Purchase of land in the US

The committee’s broad exploration will allow new perspectives on security threats. Republican Congressman Dan Newhouse told the voice of america that he is concerned about Chinese purchases of land in agricultural areas of the United States.

“Can you imagine anything more precarious than having our food supply, perhaps just one link in that food supply chain, engaged in potential conflict with someone who is not our friend?” said Newhouse, who is co-sponsoring food legislation. issue.

Committee members also told the VOA that China’s surveillance balloon is only a small part of the security threat.

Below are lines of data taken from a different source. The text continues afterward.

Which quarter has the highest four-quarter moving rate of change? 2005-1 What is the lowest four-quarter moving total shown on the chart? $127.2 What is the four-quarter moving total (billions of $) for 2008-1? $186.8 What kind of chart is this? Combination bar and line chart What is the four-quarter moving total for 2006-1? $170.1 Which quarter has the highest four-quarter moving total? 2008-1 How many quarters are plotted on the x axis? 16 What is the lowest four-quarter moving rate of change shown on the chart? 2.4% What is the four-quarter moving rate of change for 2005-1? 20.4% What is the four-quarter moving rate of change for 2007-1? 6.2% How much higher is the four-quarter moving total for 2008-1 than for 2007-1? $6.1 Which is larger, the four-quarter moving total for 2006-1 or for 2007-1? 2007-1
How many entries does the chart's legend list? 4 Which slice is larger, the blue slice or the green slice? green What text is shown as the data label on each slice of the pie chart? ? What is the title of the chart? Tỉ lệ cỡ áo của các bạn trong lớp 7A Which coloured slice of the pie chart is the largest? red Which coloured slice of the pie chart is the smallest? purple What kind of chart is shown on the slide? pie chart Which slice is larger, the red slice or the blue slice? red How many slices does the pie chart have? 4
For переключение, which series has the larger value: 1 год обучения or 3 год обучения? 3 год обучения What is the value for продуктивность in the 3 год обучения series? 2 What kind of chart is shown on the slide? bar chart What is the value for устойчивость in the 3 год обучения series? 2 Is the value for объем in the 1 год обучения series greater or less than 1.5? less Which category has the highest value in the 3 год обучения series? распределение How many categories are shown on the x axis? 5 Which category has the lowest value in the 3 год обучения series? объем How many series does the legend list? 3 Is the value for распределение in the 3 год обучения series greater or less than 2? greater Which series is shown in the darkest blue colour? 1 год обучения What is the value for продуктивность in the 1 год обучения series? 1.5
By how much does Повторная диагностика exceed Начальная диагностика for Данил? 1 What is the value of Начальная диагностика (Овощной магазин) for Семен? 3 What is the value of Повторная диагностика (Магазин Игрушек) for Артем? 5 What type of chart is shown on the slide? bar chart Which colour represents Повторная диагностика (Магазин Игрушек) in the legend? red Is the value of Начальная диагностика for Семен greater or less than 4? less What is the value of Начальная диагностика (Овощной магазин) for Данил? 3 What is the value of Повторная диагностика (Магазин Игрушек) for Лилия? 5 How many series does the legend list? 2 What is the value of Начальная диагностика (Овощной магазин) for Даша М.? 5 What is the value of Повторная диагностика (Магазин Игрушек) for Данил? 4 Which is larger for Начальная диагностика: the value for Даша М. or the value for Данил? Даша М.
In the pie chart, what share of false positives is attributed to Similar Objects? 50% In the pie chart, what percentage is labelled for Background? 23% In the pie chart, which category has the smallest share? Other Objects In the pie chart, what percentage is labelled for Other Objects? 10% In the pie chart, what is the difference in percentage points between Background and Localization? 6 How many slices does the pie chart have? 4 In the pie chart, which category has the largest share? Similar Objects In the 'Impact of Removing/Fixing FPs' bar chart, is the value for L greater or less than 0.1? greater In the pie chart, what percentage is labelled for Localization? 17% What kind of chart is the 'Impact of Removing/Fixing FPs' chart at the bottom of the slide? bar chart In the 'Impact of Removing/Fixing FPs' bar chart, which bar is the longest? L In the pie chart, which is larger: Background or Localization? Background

“It’s literally on Americans’ phones every day, and the threat doesn’t end there: China is a massive military threat,” said Republican Congressman Dusty Johnson. “Its navy is larger, and many argue more powerful, than the United States. They have more ICBM launchers than the United States. Its capabilities and aspects like hypersonics far exceed what the United States is today.”

While the first hearing focused on security concerns, the committee’s work is expected to address a wide range of issues in the relationship, from economic and agricultural competition to origins of the COVID-19 pandemic.

The committee is considering hearings outside the Capitol to see firsthand the potential threats to critical infrastructure.